Well - it's one in three. 3:1 or 33.33333...% - or 1/3.

Did you pick right?
Pick up your face and we'll move on.

[SadCat -- *Psst! / I'm in box 2.]

8. Conviction.

Let's convince ourselves.

[LogiCat -- With the power of logic!]

First of all, all the probabilities must add up to one.

If we open all of the boxes, we certainly opened the one with the cat in.

[Box1 -- ? Box2 --?+SadCat -- See? Box3 -- ?]

(That's a rule - but it's also kind of obvious. We have to open one of the boxes, and a certainty has a probability of 1. Also, think what happens if you only have one box...)

But we also said that each box was equally likely to be chosen.

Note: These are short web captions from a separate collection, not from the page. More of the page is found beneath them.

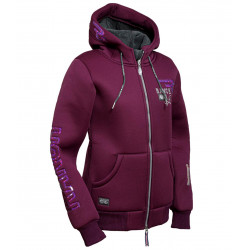 "JACKET ""SCARLETT"" blackberry"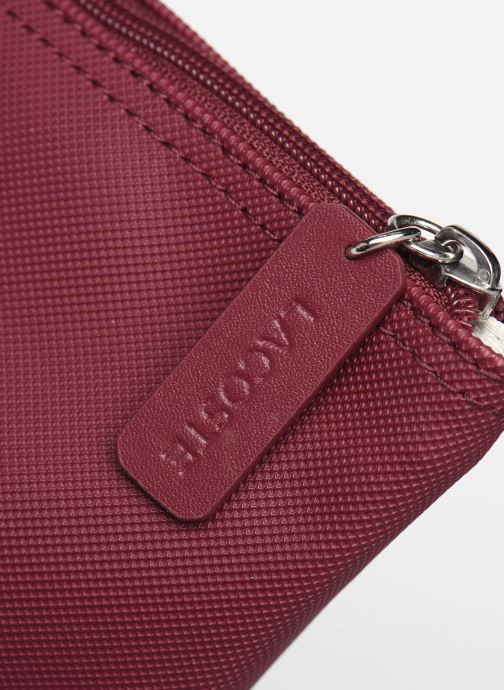 Handbags Lacoste L1212 CONCEPT Burgundy view from the left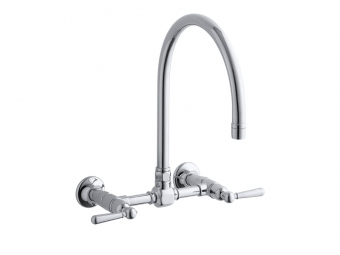 Hirise Stainless Wall Mount Bridge Kitchen Sink Faucet-7338-4-S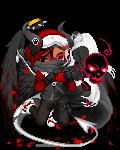 Tempo Damon's avatar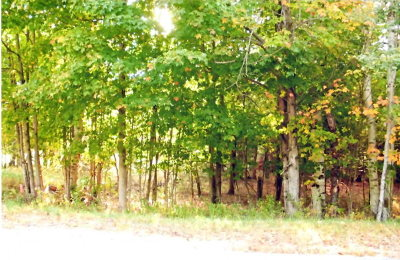 Franklin County Residential Lots & Land For Sale: 896 Fletcher Farm Rd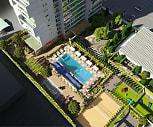 City Club Apartments Lafayette Park, Chene Street, Detroit, MI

So we've got two things known.

  1. The total is one.
  2. Each chance is the same.

    Oh, and one thing more.

  3. There are n (and today n=3) boxes.

[LogiCat -- Hold on to your maths, because here we go!]

9. Notation and Algebra

Let's write this down. We like symbols in maths - so.

We'll write the probability that the cat is to be found in box one as:

[Eqn.  P(Cat in box 1) = p1]

And so on. [Eqn. (p2, p3, ... , pn)]

Then we can write:
[Eqn. p1 + p2 + p3 + ... + pn = Sigma(sup)n(sub i=1) pi = 1]

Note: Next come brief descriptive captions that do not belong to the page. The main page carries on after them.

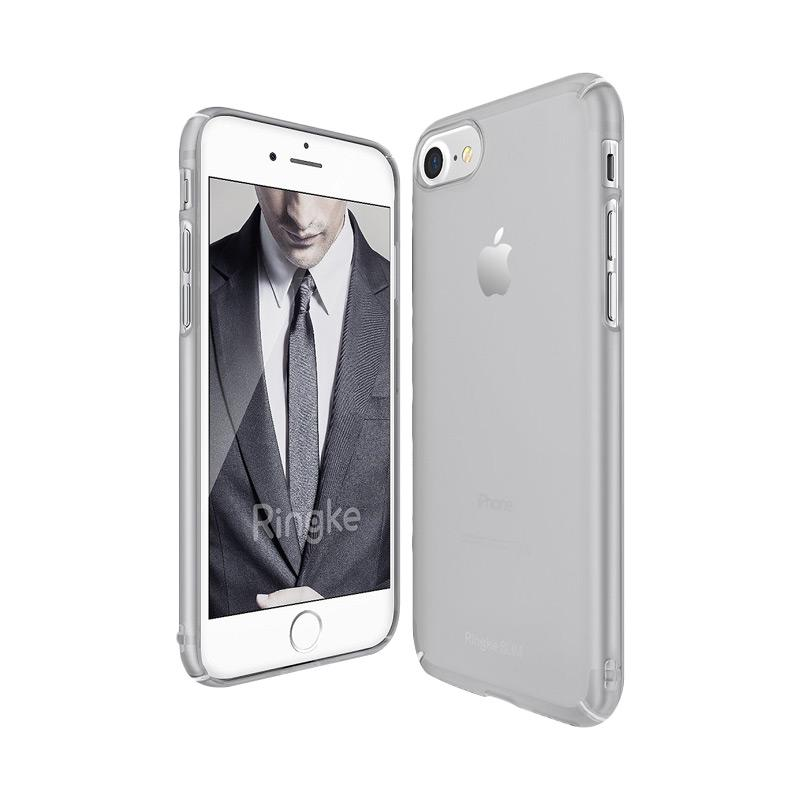 Ringke Slim Casing for iPhone 7 - Frost Gray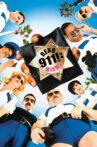 Reno 911!: Miami Movie Streaming Online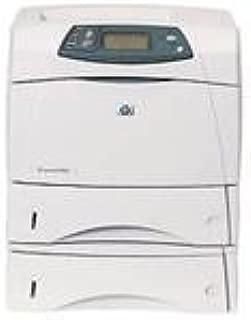 HP Laserjet 4250tn Printer with Extra 500-Sheet Tray (Q5402A#ABA)
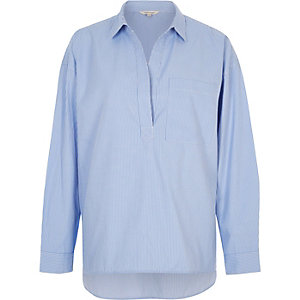 Blue stripe poplin open shirt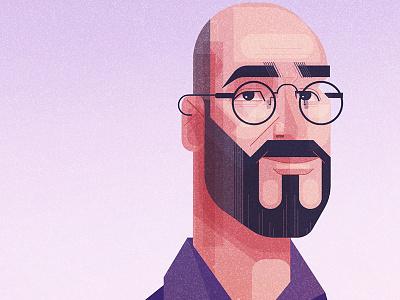 Man face geometric illustration vector character design man james gilleard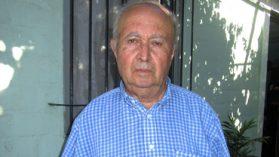 """Ex sacristán de El Bosque: """"Vi al padre Karadima besuqueándose con un joven de la parroquia"""""""
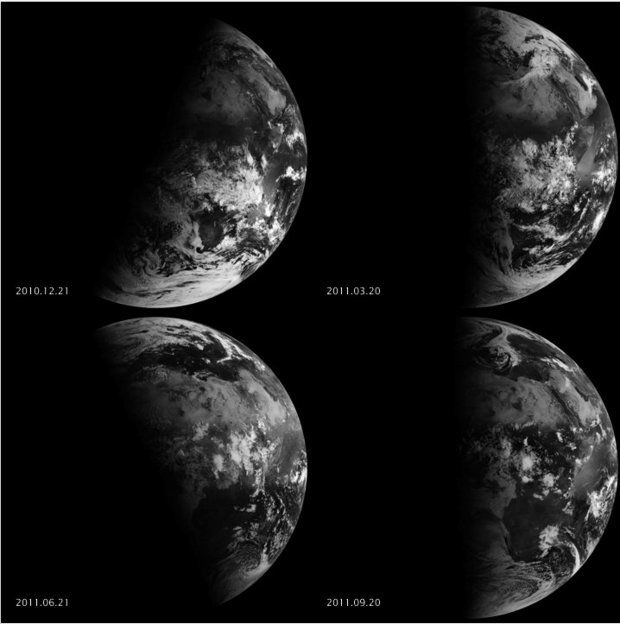 3-19 earth and equinox.jpg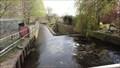 Image for Redundant Flood Lock On Calder And Hebble Navigation - Thornhill, UK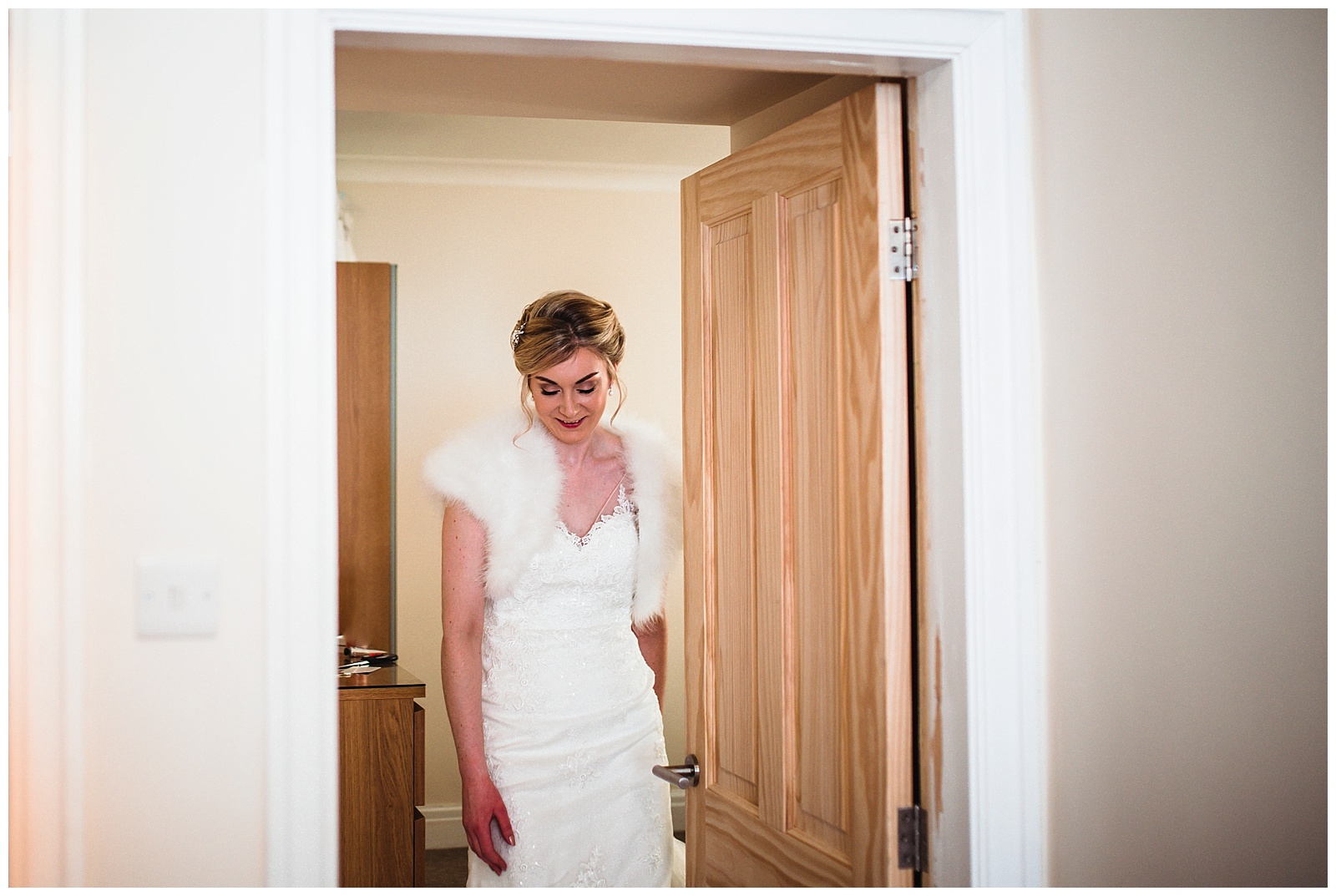 Natural wedding photography York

And [Eqn. p1 = p2 = p3 = ... = pn

[LogiCat(forall variant) -- This bit's my fault.]

[Eqn. ForAll(sub)i MemberOf[1,n-1] pi = pi+1]

A little bit of maths sorts this out for us.

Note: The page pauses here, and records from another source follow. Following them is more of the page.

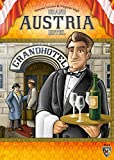 Grand Austrian Hotel Board Game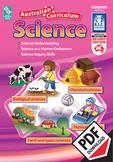 Australian Curriculum Science – Foundation ebook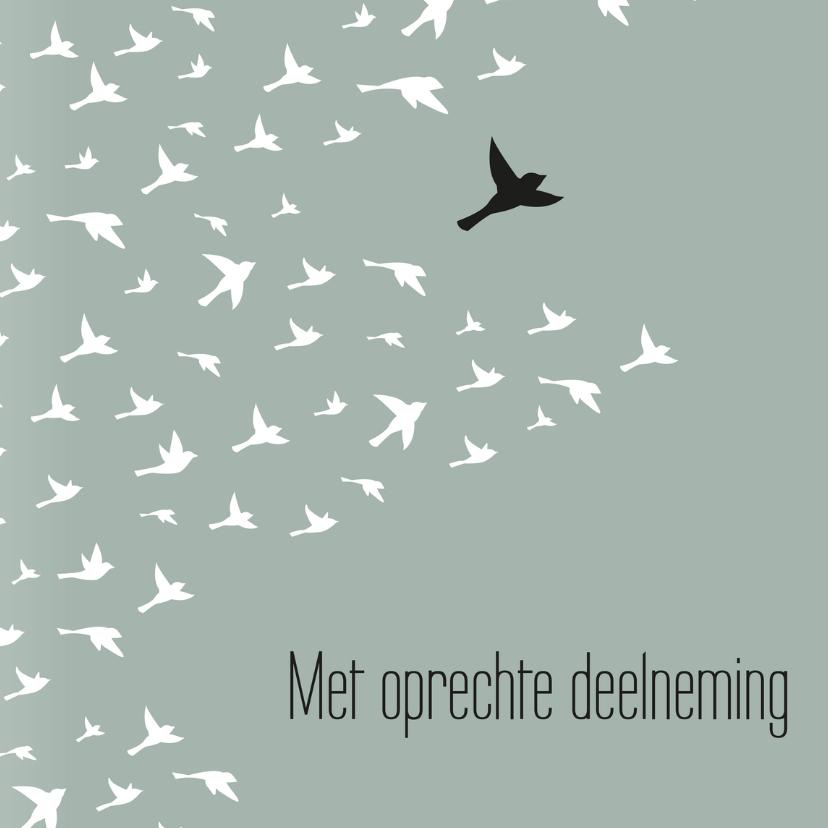 Condoleancekaarten - Condoleancekaart 'Met oprechte deelneming' vogels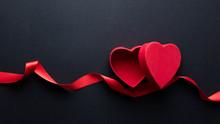 Heart Shaped Box And Ribbon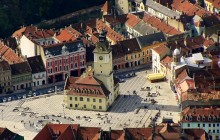 2-Day Transylvania Hotspots Tour From Bucharest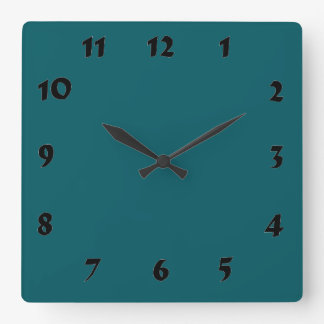 Changeable Numbered Dark Teal Clock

[TinyLogiCat -- A very little bit....]

[Eqn. p2 = p1,  p3 = p1.  etc.
 Implies p1 + p2 + p3 + ... + pn = p1 + p1 + p1 + ... + p1
 Implies n.p1 = 1
 Implies p1 = 1/n

 p2 = p1.  p3 = p1.  etc.
 Implies pi = 1/n
 Implies p2 = 1/n,  p2 = 1/n,  etc.]

[TinyMagiCat -- Ta da!]

10. Back to the fete. Cards.

So. There are 52 cards in a pack.

[JokerCats(2) -- Not counting us]

[FatCat -- Until you lose some]

So the chance of choosing any particular one of them

[QueenOfHeartsCat -- Me!]

must be 1/52.

There are four aces. So the chances of drawing one should be:

[Eqn. 1/52 . 4 = 4/52 = 1/13]

Roughly one time in thirteen you will draw an ace.

11. Percent-age

Ok, I'm going to abandon percentages and horsey rules entirely from now on.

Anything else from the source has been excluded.